From the previous last selection, that's the sample that'll be used for BDT training. Due to truth study, there will be a binary BDT to separate between $\nu_\mu CC$ and $\bar{\nu}_\mu CC$. The only background will be the negligible mixed $\nu_e$ and $\bar{\nu}_e CC$ events

- Auxiliary functions used for BDT, mainly for labeling signals and creating BDT labels
- 

In [None]:
#==================================#
# Auxiliary functions used for BDT #
#==================================#


def label_signal(df_):
    # this function labels the sample, =1 for signal (numuCC events), and =0 for background (otherwise) # flip definition
      
    condition_numubar = (df_['truth_nuPdg']==-14)
    condition_numu = (df_['truth_nuPdg']==14)
    condition_cc = (df_['truth_isCC']==1)

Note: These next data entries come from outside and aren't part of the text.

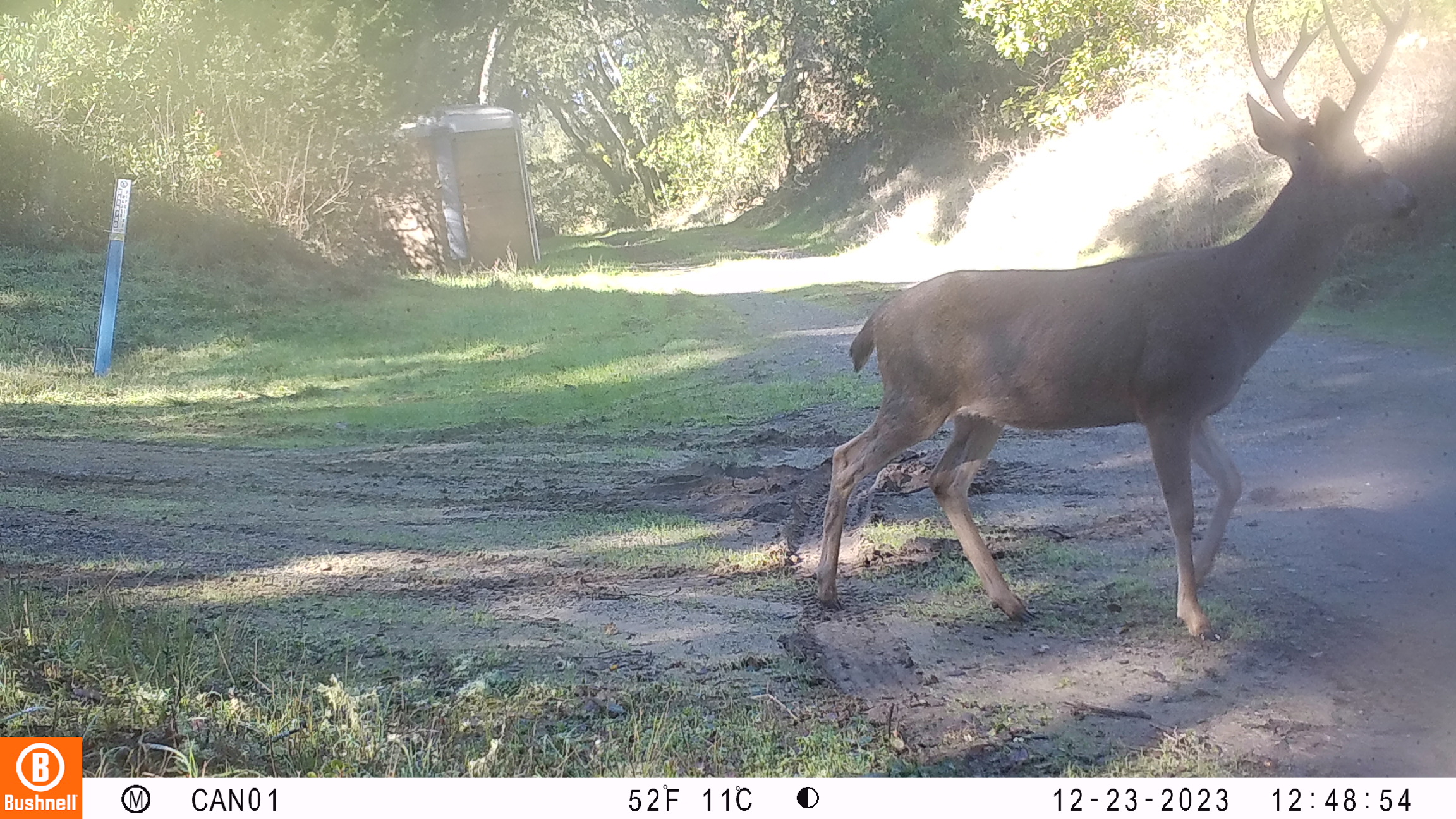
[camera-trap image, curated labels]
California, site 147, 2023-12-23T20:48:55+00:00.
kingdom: Animalia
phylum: Chordata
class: Mammalia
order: Artiodactyla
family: Cervidae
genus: Odocoileus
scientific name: Odocoileus hemionus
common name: mule deer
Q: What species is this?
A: Mule deer (Odocoileus hemionus).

    condition_not_numubar = (df_['truth_nuPdg']!=-14)
    condition_not_numu = (df_['truth_nuPdg']!=14)
    condition_not_cc = (df_['truth_isCC']!=1)

    condition_not_allNumu_reco = (df_['numu_cc_flag']<1)
    
    query_numubarcc = condition_numubar & condition_cc
    query_numucc = condition_numu & condition_cc
    query_others = (condition_not_numubar | condition_not_numu) & condition_not_cc

    df_numucc_init = df_[(query_numucc)]
    df_numubarcc_init = df_[(query_numubarcc)]
    df_others_init = df_.drop(df_numucc_init.index, errors='ignore').drop(df_numubarcc_init.index, errors='ignore')
    totalEvents = len(df_numucc_init) + len(df_numubarcc_init) + len(df_others_init)
    
    df_["bdt_numubarcc_label"] = df_.apply(lambda row:1 if query_numubarcc[row.name] else 0, axis=1)
    df_["bdt_numucc_label"] = df_.apply(lambda row:1 if query_numucc[row.name] else 0, axis=1)
    df_["bdt_others_label"] = df_.apply(lambda row:1 if query_others[row.name] else 0, axis=1)

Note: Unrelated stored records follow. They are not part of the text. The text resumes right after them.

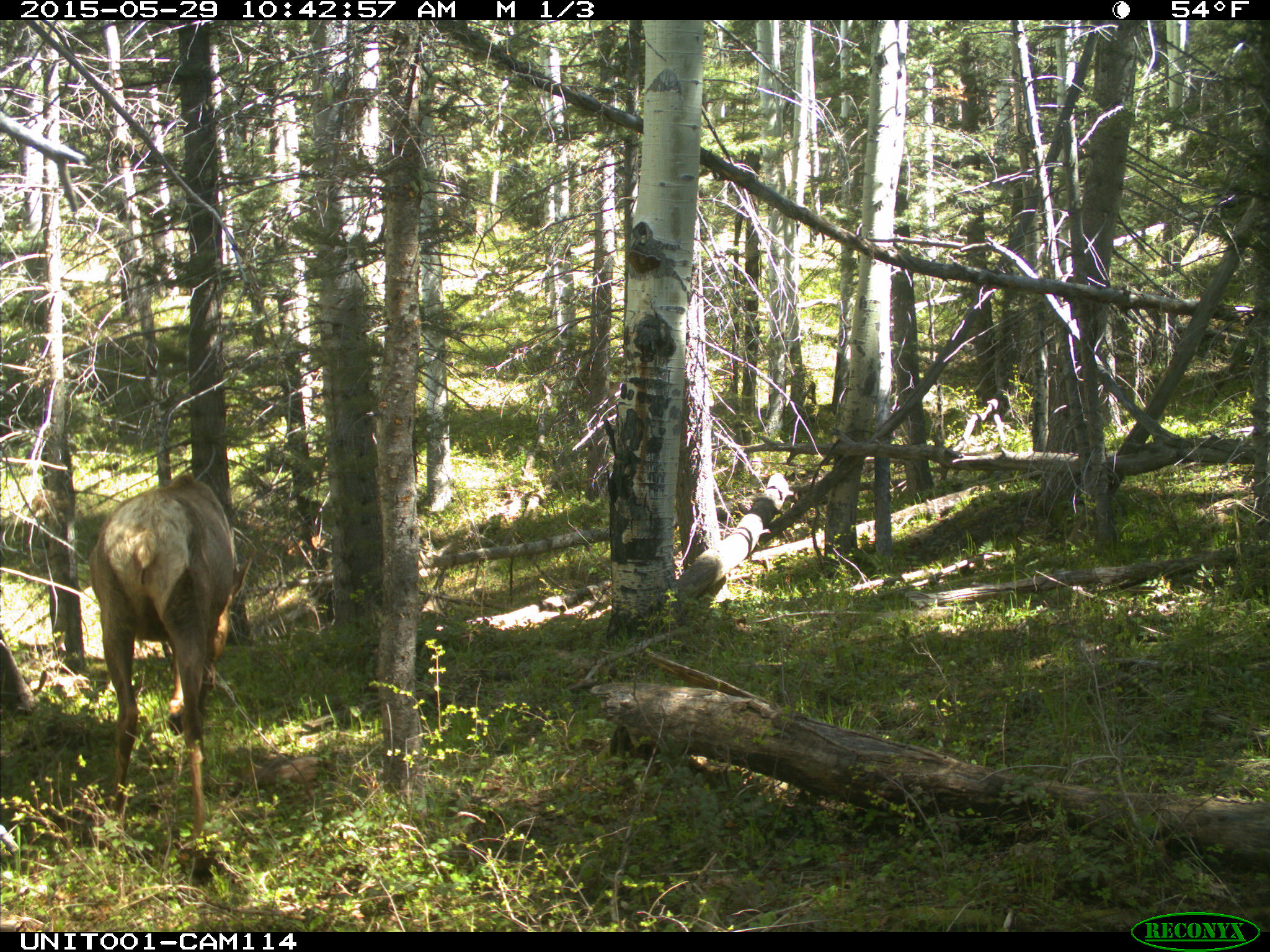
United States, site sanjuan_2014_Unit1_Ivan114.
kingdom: Animalia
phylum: Chordata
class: Mammalia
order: Artiodactyla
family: Cervidae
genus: Cervus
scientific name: Cervus elaphus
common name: red deer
Cervus elaphus (red deer).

    #Calculate the percentage of 1's
    percentage_signal_numu = (len(df_numucc_init) / totalEvents) * 100
    print(f"Labelled dataset. Portion of signal numuCC events in this sample: {percentage_signal_numu:.2f}%")
    
    percentage_signal_numubar = (len(df_numubarcc_init) / totalEvents) * 100
    print(f"Labelled dataset. Portion of signal numubarCC events in this sample: {percentage_signal_numubar:.2f}%")

    percentage_others = (len(df_others_init) / totalEvents) * 100
    print(f"Labelled dataset. Portion of background events in this sample: {percentage_others:.2f}%")
    
def remove_background_events(df_):
    # remove any event that is not nueCC/nuebarCC
    query = "(truth_nuPdg==14 | truth_nuPdg==-14) & truth_isCC==1"
    num_events_before = len(df_)
    df_.query(query, inplace=True) # keep only events where query=True
    contaminant_contribution = (num_events_before - len(df_))/num_events_before
    print(f"Removed {num_events_before - len(df_)} contaminants from the selection sample. This"
          f" constitutes {contaminant_contribution:.2%} of the sample.")